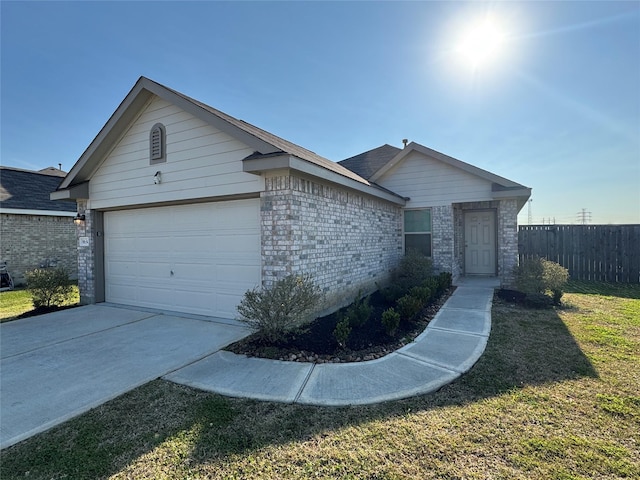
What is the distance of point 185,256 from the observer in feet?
23.6

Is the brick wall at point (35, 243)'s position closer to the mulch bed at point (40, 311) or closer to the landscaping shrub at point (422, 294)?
the mulch bed at point (40, 311)

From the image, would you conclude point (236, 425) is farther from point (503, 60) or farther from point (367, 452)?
point (503, 60)

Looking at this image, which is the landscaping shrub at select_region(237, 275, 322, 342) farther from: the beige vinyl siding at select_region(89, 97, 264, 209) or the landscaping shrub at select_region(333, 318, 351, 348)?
the beige vinyl siding at select_region(89, 97, 264, 209)

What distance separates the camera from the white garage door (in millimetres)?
6438

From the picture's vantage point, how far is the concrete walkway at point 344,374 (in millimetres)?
3400

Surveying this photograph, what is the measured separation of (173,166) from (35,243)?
11269 mm

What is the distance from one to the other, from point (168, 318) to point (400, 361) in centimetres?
509

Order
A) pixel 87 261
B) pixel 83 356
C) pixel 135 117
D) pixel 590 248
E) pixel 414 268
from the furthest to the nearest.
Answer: pixel 590 248 → pixel 414 268 → pixel 87 261 → pixel 135 117 → pixel 83 356

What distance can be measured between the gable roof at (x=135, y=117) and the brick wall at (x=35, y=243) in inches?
280

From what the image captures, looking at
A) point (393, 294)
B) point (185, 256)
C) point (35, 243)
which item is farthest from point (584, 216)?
point (35, 243)

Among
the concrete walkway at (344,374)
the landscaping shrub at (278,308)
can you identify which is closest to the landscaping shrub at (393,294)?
the concrete walkway at (344,374)

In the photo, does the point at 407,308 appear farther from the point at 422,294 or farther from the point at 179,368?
the point at 179,368

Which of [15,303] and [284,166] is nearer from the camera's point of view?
[284,166]


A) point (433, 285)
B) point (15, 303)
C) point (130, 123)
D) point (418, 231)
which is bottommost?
point (15, 303)
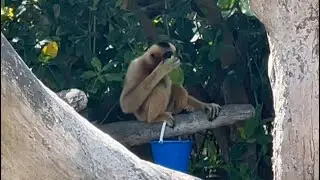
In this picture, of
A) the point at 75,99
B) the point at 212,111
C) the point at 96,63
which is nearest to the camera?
the point at 75,99

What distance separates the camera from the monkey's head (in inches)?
283

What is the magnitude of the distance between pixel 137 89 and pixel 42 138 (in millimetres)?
4646

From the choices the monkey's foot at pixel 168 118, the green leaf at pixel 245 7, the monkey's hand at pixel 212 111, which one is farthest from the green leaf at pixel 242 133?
the green leaf at pixel 245 7

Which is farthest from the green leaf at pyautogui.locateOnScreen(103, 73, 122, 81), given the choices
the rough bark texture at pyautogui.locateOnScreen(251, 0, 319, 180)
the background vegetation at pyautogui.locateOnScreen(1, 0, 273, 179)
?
the rough bark texture at pyautogui.locateOnScreen(251, 0, 319, 180)

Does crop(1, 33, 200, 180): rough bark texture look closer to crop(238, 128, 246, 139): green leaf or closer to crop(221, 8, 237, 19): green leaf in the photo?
crop(221, 8, 237, 19): green leaf

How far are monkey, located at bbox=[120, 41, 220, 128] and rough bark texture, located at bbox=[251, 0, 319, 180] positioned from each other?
380cm

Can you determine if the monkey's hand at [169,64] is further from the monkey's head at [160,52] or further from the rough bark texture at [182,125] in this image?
the rough bark texture at [182,125]

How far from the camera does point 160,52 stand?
7316 millimetres

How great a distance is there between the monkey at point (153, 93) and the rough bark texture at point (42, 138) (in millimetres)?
4030

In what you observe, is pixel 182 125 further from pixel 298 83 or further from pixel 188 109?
pixel 298 83

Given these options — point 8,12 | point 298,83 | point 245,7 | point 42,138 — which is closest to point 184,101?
point 245,7

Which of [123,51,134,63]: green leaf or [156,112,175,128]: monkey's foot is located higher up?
[123,51,134,63]: green leaf

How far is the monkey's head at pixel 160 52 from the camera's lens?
7177 millimetres

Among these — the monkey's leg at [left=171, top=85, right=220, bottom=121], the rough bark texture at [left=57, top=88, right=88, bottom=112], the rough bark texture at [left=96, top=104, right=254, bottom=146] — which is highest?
the rough bark texture at [left=57, top=88, right=88, bottom=112]
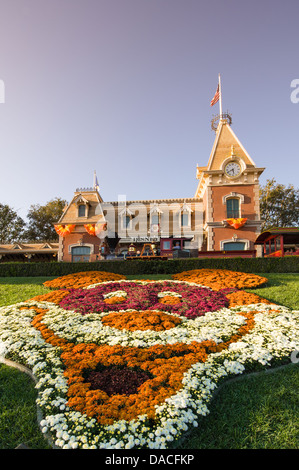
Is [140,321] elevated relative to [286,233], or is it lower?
lower

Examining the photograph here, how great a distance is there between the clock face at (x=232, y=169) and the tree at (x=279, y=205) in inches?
700

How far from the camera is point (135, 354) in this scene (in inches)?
208

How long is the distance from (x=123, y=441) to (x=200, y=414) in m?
1.24

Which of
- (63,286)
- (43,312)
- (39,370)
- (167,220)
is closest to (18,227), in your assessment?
(167,220)

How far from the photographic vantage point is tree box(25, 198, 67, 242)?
43906 millimetres

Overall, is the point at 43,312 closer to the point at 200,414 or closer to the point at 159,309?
the point at 159,309

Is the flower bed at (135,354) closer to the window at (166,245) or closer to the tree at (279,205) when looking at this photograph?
the window at (166,245)

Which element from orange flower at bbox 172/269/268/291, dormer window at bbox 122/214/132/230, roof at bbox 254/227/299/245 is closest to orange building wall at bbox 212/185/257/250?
roof at bbox 254/227/299/245

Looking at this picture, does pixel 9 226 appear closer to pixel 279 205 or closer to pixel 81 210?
pixel 81 210

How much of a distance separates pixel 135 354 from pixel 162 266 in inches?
413

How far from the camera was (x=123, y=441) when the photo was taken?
3309mm

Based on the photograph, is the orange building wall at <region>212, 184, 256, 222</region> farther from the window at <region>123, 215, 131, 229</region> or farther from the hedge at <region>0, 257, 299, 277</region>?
the hedge at <region>0, 257, 299, 277</region>

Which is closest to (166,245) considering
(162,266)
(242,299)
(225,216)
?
(225,216)
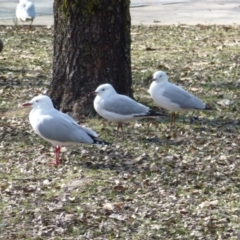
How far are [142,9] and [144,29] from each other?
3866mm

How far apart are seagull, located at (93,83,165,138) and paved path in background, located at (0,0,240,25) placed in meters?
8.76

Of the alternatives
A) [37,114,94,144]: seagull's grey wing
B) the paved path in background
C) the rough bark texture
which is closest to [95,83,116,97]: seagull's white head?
the rough bark texture

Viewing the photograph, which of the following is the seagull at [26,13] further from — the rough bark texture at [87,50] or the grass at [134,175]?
the rough bark texture at [87,50]

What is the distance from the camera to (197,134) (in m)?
8.54

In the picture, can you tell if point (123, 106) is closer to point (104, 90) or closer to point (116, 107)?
point (116, 107)

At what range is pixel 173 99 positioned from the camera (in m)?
8.69

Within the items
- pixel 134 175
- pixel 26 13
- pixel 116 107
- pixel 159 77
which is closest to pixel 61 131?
pixel 134 175

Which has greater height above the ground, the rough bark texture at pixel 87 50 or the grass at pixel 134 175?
the rough bark texture at pixel 87 50

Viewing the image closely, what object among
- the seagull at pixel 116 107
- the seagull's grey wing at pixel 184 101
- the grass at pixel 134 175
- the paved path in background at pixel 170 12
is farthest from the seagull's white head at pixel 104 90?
the paved path in background at pixel 170 12

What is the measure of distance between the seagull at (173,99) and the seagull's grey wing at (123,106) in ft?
1.63

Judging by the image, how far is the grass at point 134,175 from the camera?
6008 mm

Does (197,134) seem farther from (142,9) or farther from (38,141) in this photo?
(142,9)

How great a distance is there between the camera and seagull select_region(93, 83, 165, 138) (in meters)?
8.25

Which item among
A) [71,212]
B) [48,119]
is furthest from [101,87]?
[71,212]
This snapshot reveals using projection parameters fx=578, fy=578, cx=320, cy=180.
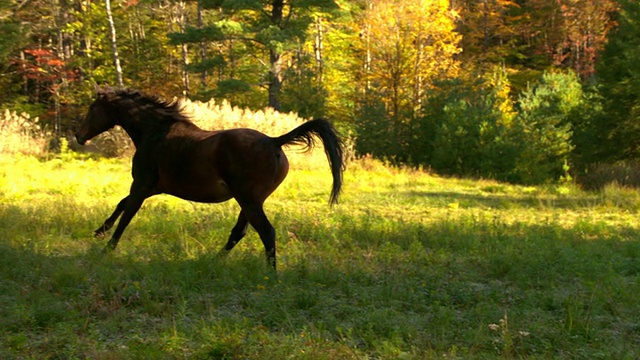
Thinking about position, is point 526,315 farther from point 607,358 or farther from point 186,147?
point 186,147

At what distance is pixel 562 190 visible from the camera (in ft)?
53.8

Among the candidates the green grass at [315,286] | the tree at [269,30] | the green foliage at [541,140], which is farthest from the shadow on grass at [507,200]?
-.-.-
_SET PROBLEM_.
Write out all of the entries above word for word, leaving out the pictures.

_REPLY_.
What is the distance of point 185,256 from the observer in feet?
23.6

Is the brick wall at point (35, 243)'s position closer to the mulch bed at point (40, 311) or closer to the landscaping shrub at point (422, 294)?
the mulch bed at point (40, 311)

From the image, would you conclude point (236, 425) is farther from point (503, 60) or farther from point (367, 452)?
point (503, 60)

Looking at this image, which is the landscaping shrub at select_region(237, 275, 322, 342) farther from: the beige vinyl siding at select_region(89, 97, 264, 209) or the landscaping shrub at select_region(333, 318, 351, 348)?
the beige vinyl siding at select_region(89, 97, 264, 209)

What distance separates the camera from the white garage door (in millimetres)?
6438

From the picture's vantage point, how far is the concrete walkway at point 344,374 (in millimetres)?
3400

Surveying this photograph, what is the measured separation of (173,166) from (35,243)?
11269 mm

What is the distance from one to the other, from point (168, 318) to point (400, 361) in centimetres?
509

Order
A) pixel 87 261
B) pixel 83 356
C) pixel 135 117
D) pixel 590 248
E) pixel 414 268
from the furthest to the nearest.
Answer: pixel 590 248 → pixel 414 268 → pixel 87 261 → pixel 135 117 → pixel 83 356

What distance can be measured between the gable roof at (x=135, y=117) and the brick wall at (x=35, y=243) in inches?
280

From what the image captures, looking at
A) point (393, 294)
B) point (185, 256)
C) point (35, 243)
which item is farthest from point (584, 216)?
point (35, 243)

Among
the concrete walkway at (344,374)
the landscaping shrub at (278,308)
can you identify which is closest to the landscaping shrub at (393,294)?
the concrete walkway at (344,374)

In the photo, does the point at 407,308 appear farther from the point at 422,294 or farther from the point at 179,368?
the point at 179,368

Which of [15,303] and [284,166] is nearer from the camera's point of view?
[284,166]


A) point (433, 285)
B) point (15, 303)
C) point (130, 123)
D) point (418, 231)
which is bottommost?
point (15, 303)
In this picture, of
A) the point at 75,99
B) the point at 212,111
C) the point at 96,63
which is nearest to the camera?
the point at 75,99

What distance separates the camera from the monkey's head (in inches)?
283

What is the magnitude of the distance between pixel 137 89 and pixel 42 138 (in millimetres)?
4646

From the choices the monkey's foot at pixel 168 118, the green leaf at pixel 245 7, the monkey's hand at pixel 212 111, which one is farthest from the green leaf at pixel 242 133?
the green leaf at pixel 245 7

Which is farthest from the green leaf at pyautogui.locateOnScreen(103, 73, 122, 81), given the choices
the rough bark texture at pyautogui.locateOnScreen(251, 0, 319, 180)
the background vegetation at pyautogui.locateOnScreen(1, 0, 273, 179)
?
the rough bark texture at pyautogui.locateOnScreen(251, 0, 319, 180)

Does crop(1, 33, 200, 180): rough bark texture look closer to crop(238, 128, 246, 139): green leaf or closer to crop(221, 8, 237, 19): green leaf in the photo?
crop(221, 8, 237, 19): green leaf

How far are monkey, located at bbox=[120, 41, 220, 128] and rough bark texture, located at bbox=[251, 0, 319, 180] positioned from each other?
380cm

Can you determine if the monkey's hand at [169,64] is further from the monkey's head at [160,52] or further from the rough bark texture at [182,125] in this image?
the rough bark texture at [182,125]

How far from the camera does point 160,52 stand?
7316 millimetres

How great a distance is there between the monkey at point (153, 93) and the rough bark texture at point (42, 138) (in millimetres)?
4030

In what you observe, is pixel 182 125 further from pixel 298 83 or further from pixel 188 109?
pixel 298 83

Given these options — point 8,12 | point 298,83 | point 245,7 | point 42,138 — which is closest to point 184,101?
point 245,7

Which of [123,51,134,63]: green leaf or [156,112,175,128]: monkey's foot is located higher up?
[123,51,134,63]: green leaf

How far is the monkey's head at pixel 160 52 from the camera's lens?
7177 millimetres

Among these — the monkey's leg at [left=171, top=85, right=220, bottom=121], the rough bark texture at [left=57, top=88, right=88, bottom=112], the rough bark texture at [left=96, top=104, right=254, bottom=146] — which is highest?
the rough bark texture at [left=57, top=88, right=88, bottom=112]
Is [140,321] elevated relative to [286,233], or is it lower?
lower

Examining the photograph here, how great a distance is there between the clock face at (x=232, y=169) and the tree at (x=279, y=205) in inches?
700

How far from the camera is point (135, 354) in this scene (in inches)?
208

How long is the distance from (x=123, y=441) to (x=200, y=414) in m?
1.24

Which of
- (63,286)
- (43,312)
- (39,370)
- (167,220)
is closest to (18,227), in your assessment?
(167,220)

How far from the photographic vantage point is tree box(25, 198, 67, 242)?
43906 millimetres

Overall, is the point at 43,312 closer to the point at 200,414 or closer to the point at 159,309?
the point at 159,309

Is the flower bed at (135,354) closer to the window at (166,245) or closer to the tree at (279,205) when looking at this photograph?
the window at (166,245)

Which element from orange flower at bbox 172/269/268/291, dormer window at bbox 122/214/132/230, roof at bbox 254/227/299/245 is closest to orange building wall at bbox 212/185/257/250?
roof at bbox 254/227/299/245

Looking at this picture, does pixel 9 226 appear closer to pixel 279 205 or closer to pixel 81 210?
pixel 81 210

How much of a distance separates pixel 135 354 from pixel 162 266 in inches?
413

How far from the camera was (x=123, y=441) when the photo was taken?
3309mm

Based on the photograph, is the orange building wall at <region>212, 184, 256, 222</region> farther from the window at <region>123, 215, 131, 229</region> or farther from the hedge at <region>0, 257, 299, 277</region>?
the hedge at <region>0, 257, 299, 277</region>

Which is closest to (166,245) considering
(162,266)
(242,299)
(225,216)
?
(225,216)
How far are [142,9] and [144,29] from each other?
3866mm

How far apart are seagull, located at (93,83,165,138) and paved path in background, located at (0,0,240,25) placed in meters?
8.76

Of the alternatives
A) [37,114,94,144]: seagull's grey wing
B) the paved path in background
C) the rough bark texture
which is closest to [95,83,116,97]: seagull's white head?
the rough bark texture

Viewing the photograph, which of the following is the seagull at [26,13] further from — the rough bark texture at [87,50] or the grass at [134,175]?
the rough bark texture at [87,50]

What is the distance from the camera to (197,134) (in m)?
8.54

In the picture, can you tell if point (123, 106) is closer to point (104, 90) or closer to point (116, 107)?
point (116, 107)

At what range is pixel 173 99 positioned from the camera (in m)?
8.69

Within the items
- pixel 134 175
- pixel 26 13
- pixel 116 107
- pixel 159 77
which is closest to pixel 61 131?
pixel 134 175

Which has greater height above the ground, the rough bark texture at pixel 87 50 or the grass at pixel 134 175?
the rough bark texture at pixel 87 50

Viewing the image closely, what object among
- the seagull at pixel 116 107
- the seagull's grey wing at pixel 184 101
- the grass at pixel 134 175
- the paved path in background at pixel 170 12
is farthest from the seagull's white head at pixel 104 90?
the paved path in background at pixel 170 12

What is the measure of distance between the seagull at (173,99) and the seagull's grey wing at (123,106) in ft?
1.63

Judging by the image, how far is the grass at point 134,175 from the camera?
6008 mm

Does (197,134) seem farther from (142,9) or farther from (38,141) in this photo?
(142,9)

How great a distance is there between the camera and seagull select_region(93, 83, 165, 138) (in meters)?
8.25

Which item among
A) [71,212]
B) [48,119]
is furthest from [101,87]?
[71,212]
This snapshot reveals using projection parameters fx=578, fy=578, cx=320, cy=180.
Thinking about position, is point 526,315 farther from point 607,358 or farther from point 186,147?
point 186,147

At what distance is pixel 562 190 visible from the camera (in ft)?
53.8

Among the candidates the green grass at [315,286] | the tree at [269,30] | the green foliage at [541,140], which is farthest from the shadow on grass at [507,200]?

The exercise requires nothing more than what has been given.